Hanif dan Ayahnya baru saja sampai di rumah setelah solat subuh berjamaah di masjid. Sang Ibu menyambut mereka dengan senyuman lalu kemudian berkumpul di mushola kecil yang ada di rumah mereka. Seperti biasanya mereka akan mengaji bersama sebelum memulai aktivitas di hari itu.
Selesai mengaji, Adnan mulai membuka percakapan. "Hari ini Hanif mau jalan-jalan ke mana? Kebetulan akhir pekan ini Ayah di beri jatah libur." Tanya Adnan pada anaknya.
"Hanif tidak mau ke mana-mana, Hanif mau di rumah saja bersama kalian."
"Selagi Ayah di kasih libur lho Hanif, yakin tidak mau jalan-jalan?" Kini sang Ibu ikut berbicara.
"Hanif ingin main di rumah saja bersama kalian. Hanif mau belajar memasak bersama Ibu."
"Ya sudah kalau begitu hari ini kita di rumah saja. Hanif memangnya mau belajar masak apa?" Tanya sang Ayah.
"Masak nasi liwet sepertinya enak Ayah." Hanif terkekeh menampilkan deret giginya yang rapi.
"Bahannya ada Bu?
"Ada, stok belanjaan di kulkas masih lumayan banyak."
"Asik! Berarti hari ini kita masak nasi liwet ya Bu."
"Iya, nanti Ibu masak tempe mendoan juga untuk kalian."
"Kalau begitu sekalian buat sambal dan lalapannya juga ya Bu." Tambah sang Ayah sambil terkekeh kecil.
***
Pagi itu akhirnya mereka mulai memasak bersama. Hanif membantu membersihkan sayur-sayuran, Ayahnya membantu memotong beberapa bahan makanan, sementara sang Ibu mulai menggoreng beberapa lauk.
Meski mereka hidup dengan harta yang berkecukupan, tapi mereka sudah terbiasa untuk hidup sederhana. Hanif sendiri bukan tipikal anak manja yang bergelimang dengan kemewahan. Sedari kecil, orangtuanya menanamkan sikap mandiri pada Hanif. Bahkan jika Hanif ingin membeli sesuatu, ia akan berusaha mengumpulkan uang sendiri lewat uang jajan yang di berikan Ayahnya.

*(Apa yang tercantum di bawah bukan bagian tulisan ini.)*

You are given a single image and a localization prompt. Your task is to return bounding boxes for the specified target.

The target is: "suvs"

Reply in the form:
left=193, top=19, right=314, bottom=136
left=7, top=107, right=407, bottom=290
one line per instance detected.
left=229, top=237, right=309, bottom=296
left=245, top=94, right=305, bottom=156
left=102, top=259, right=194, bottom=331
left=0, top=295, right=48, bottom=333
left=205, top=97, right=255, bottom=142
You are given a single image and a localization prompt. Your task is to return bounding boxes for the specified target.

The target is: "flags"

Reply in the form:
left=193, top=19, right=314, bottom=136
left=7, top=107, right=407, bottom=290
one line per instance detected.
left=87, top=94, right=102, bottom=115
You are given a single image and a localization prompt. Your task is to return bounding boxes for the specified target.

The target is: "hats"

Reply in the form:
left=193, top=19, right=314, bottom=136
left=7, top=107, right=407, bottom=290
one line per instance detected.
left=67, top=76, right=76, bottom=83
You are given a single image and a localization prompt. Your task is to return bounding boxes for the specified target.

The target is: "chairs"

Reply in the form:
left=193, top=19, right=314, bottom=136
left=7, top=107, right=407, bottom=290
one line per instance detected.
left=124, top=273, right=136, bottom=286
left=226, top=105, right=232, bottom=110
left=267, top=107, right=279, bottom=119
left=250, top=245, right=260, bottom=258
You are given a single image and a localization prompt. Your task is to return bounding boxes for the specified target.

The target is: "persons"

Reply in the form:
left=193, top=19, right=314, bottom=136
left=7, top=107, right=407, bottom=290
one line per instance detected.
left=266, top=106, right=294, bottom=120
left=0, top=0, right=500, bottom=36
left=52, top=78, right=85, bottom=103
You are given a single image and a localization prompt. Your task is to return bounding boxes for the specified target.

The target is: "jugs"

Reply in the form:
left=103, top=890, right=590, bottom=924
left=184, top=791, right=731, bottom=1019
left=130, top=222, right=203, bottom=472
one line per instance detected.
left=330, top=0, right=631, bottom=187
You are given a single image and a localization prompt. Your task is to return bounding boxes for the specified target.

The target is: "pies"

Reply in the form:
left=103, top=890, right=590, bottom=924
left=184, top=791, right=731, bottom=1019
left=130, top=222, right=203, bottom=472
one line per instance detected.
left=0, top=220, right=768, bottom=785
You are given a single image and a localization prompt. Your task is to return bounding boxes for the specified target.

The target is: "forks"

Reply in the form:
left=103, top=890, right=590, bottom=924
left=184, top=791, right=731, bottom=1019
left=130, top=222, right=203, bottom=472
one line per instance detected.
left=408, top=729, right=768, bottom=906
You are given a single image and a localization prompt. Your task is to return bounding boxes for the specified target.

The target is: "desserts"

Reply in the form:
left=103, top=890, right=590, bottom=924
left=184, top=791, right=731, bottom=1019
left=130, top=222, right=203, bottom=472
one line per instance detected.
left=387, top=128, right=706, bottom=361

Bukannya pelit, sang Ayah bisa saja membelikan semua yang Hanif mau. Hanya saja ia ingin anaknya bisa menikmati sesuatu yang di dapat melalui hasil kerja kerasnya sendiri. Selain itu, ia juga ingin Hanif bijaksana dalam menggunakan uangnya.
"Ibu, ini sudah benar kan?" Hanif menunjukkan hasil pekerjaan mencuci sayurannya pada sang Ibu.

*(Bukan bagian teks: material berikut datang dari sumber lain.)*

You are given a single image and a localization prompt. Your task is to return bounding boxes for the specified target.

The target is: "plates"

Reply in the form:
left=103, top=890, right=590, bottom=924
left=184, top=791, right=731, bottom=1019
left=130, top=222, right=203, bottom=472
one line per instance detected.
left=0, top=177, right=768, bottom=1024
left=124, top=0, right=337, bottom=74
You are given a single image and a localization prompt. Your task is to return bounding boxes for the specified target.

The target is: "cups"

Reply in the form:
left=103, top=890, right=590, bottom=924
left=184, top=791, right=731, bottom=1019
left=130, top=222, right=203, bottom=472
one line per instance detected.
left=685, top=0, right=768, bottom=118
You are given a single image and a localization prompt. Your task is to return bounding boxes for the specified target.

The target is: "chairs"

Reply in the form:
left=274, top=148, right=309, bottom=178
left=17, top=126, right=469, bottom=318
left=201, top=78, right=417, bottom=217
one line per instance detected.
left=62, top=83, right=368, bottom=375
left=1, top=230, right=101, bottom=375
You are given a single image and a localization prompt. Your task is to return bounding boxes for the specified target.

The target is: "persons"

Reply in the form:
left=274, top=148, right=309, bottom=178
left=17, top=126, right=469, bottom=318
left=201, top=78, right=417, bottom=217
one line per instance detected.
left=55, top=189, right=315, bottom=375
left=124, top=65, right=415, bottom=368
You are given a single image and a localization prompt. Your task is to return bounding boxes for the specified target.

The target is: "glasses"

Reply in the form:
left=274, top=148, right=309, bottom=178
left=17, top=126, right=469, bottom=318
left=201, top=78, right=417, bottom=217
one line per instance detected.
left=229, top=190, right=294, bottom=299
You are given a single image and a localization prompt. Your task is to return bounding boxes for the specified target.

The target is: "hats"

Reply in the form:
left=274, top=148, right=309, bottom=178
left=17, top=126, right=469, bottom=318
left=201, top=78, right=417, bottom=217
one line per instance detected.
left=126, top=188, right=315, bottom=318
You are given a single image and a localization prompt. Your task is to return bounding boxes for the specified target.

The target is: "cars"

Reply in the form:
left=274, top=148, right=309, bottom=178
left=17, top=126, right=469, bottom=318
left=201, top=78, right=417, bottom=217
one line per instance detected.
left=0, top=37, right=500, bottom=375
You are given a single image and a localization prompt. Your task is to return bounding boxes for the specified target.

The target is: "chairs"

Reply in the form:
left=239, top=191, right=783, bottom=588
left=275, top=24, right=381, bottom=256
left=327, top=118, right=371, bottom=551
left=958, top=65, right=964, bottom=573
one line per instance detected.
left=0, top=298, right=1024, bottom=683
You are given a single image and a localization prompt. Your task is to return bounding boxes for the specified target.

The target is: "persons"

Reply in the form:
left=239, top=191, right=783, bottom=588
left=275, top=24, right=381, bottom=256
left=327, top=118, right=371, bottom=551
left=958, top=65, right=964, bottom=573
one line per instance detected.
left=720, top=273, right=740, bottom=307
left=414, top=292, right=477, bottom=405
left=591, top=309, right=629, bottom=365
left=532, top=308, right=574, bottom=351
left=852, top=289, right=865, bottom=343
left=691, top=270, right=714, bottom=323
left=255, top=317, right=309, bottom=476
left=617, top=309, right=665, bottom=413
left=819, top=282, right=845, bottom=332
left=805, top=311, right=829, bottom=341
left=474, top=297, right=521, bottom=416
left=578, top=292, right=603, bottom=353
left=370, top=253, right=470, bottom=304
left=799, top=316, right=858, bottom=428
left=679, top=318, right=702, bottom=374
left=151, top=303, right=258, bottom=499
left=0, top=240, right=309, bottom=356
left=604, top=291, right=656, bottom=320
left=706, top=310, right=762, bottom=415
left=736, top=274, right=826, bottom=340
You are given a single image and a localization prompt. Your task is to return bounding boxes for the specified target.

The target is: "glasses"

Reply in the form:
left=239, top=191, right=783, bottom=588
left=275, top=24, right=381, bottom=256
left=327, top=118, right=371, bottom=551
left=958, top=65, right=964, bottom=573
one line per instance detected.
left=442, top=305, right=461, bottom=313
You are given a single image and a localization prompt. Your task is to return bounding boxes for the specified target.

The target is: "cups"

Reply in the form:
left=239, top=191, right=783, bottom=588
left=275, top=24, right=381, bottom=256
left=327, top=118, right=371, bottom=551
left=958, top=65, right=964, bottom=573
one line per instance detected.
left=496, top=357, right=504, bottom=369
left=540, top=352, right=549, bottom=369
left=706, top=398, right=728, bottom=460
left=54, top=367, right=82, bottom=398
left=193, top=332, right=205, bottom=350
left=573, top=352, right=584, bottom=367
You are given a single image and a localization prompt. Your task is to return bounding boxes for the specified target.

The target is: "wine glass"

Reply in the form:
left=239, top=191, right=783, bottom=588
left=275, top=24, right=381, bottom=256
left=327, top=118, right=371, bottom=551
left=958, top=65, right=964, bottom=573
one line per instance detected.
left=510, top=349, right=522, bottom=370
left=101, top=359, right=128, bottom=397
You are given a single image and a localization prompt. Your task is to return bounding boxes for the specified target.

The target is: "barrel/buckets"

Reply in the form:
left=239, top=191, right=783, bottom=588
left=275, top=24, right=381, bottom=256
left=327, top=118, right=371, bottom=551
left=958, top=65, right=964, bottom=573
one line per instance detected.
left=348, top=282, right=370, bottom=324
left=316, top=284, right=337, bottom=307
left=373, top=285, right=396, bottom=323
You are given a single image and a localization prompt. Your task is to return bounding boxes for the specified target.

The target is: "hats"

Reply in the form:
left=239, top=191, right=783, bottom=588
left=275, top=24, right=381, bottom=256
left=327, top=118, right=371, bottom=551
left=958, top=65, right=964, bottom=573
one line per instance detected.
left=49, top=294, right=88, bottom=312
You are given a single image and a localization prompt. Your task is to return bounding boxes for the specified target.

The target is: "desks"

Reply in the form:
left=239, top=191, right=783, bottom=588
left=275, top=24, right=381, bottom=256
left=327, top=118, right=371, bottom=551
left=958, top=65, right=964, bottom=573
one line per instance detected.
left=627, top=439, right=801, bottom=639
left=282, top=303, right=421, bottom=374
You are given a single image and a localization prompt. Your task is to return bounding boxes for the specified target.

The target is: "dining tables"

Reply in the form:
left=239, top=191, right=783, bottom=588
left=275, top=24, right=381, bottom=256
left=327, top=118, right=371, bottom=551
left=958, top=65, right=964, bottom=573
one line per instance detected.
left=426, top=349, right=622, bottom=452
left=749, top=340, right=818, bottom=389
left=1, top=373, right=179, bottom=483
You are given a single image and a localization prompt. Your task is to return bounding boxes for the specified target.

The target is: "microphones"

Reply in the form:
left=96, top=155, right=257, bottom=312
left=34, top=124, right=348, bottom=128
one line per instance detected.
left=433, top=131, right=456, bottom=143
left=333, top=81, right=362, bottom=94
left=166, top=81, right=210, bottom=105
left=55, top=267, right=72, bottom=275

"Iya sudah benar, anak Ibu pintar sekali sih."
"Hehe... Tentu saja. Aku kan anak Ibu."
"Terus Ayah bagaimana?" Sahut sang Ayah yang pura-pura merajuk.
"Hmm... Tentu saja anak Ayah juga. Hehe..." Hanif tersenyum hangat pada sang Ayah.

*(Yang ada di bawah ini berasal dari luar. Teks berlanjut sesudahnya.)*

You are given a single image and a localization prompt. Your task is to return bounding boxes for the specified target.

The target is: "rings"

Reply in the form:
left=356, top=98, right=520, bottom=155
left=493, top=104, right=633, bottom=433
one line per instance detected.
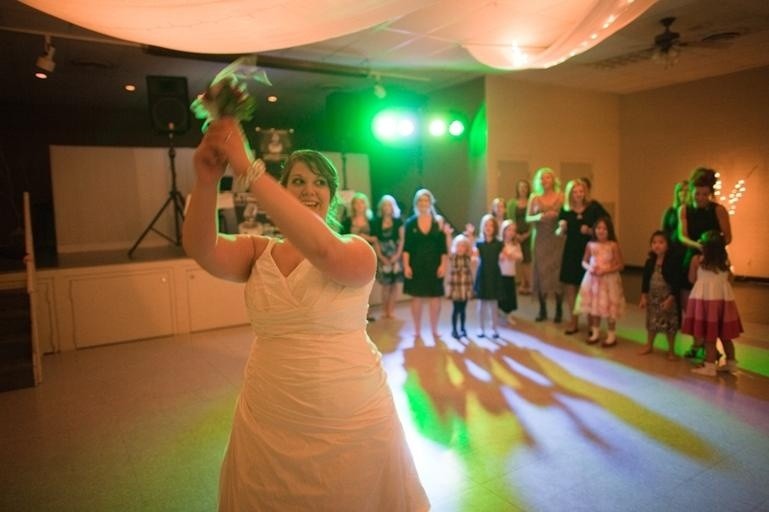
left=225, top=132, right=233, bottom=144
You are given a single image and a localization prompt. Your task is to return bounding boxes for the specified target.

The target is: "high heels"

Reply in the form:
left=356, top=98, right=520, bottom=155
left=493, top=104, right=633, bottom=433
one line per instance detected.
left=685, top=342, right=705, bottom=360
left=715, top=348, right=724, bottom=364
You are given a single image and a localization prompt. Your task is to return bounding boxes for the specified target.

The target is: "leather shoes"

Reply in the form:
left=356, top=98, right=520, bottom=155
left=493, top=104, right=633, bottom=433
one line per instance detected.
left=602, top=338, right=618, bottom=347
left=584, top=335, right=598, bottom=344
left=566, top=328, right=579, bottom=336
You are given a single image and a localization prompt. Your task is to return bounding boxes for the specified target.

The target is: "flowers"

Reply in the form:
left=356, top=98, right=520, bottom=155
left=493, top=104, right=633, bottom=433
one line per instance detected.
left=188, top=54, right=273, bottom=136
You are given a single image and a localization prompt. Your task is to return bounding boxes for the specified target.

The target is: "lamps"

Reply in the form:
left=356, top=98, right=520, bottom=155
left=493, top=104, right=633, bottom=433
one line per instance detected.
left=33, top=35, right=56, bottom=80
left=649, top=18, right=682, bottom=71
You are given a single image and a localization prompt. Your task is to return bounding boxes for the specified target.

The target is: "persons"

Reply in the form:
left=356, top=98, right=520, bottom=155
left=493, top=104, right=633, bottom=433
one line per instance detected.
left=677, top=167, right=732, bottom=363
left=506, top=179, right=534, bottom=295
left=488, top=197, right=505, bottom=226
left=497, top=220, right=524, bottom=326
left=639, top=231, right=683, bottom=363
left=444, top=234, right=470, bottom=339
left=553, top=178, right=617, bottom=339
left=572, top=216, right=626, bottom=349
left=680, top=232, right=743, bottom=377
left=181, top=118, right=431, bottom=512
left=466, top=214, right=504, bottom=339
left=400, top=188, right=449, bottom=342
left=524, top=166, right=570, bottom=324
left=661, top=180, right=689, bottom=330
left=369, top=194, right=404, bottom=321
left=340, top=192, right=376, bottom=322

Tak terasa sudah satu jam berlalu, kini mereka pun mulai menyantap masakan buatan mereka. Meja makan yang sudah terisi dengan beberapa masakan, membuat Hanif makin bersemangat.
"Wah... Enak sekali!" Ucap Hanif dengan mata berbinar dan mulut terisi penuh makanan.
"Telan dulu makanannya sayang." Ibunya mencoba mengingatkan.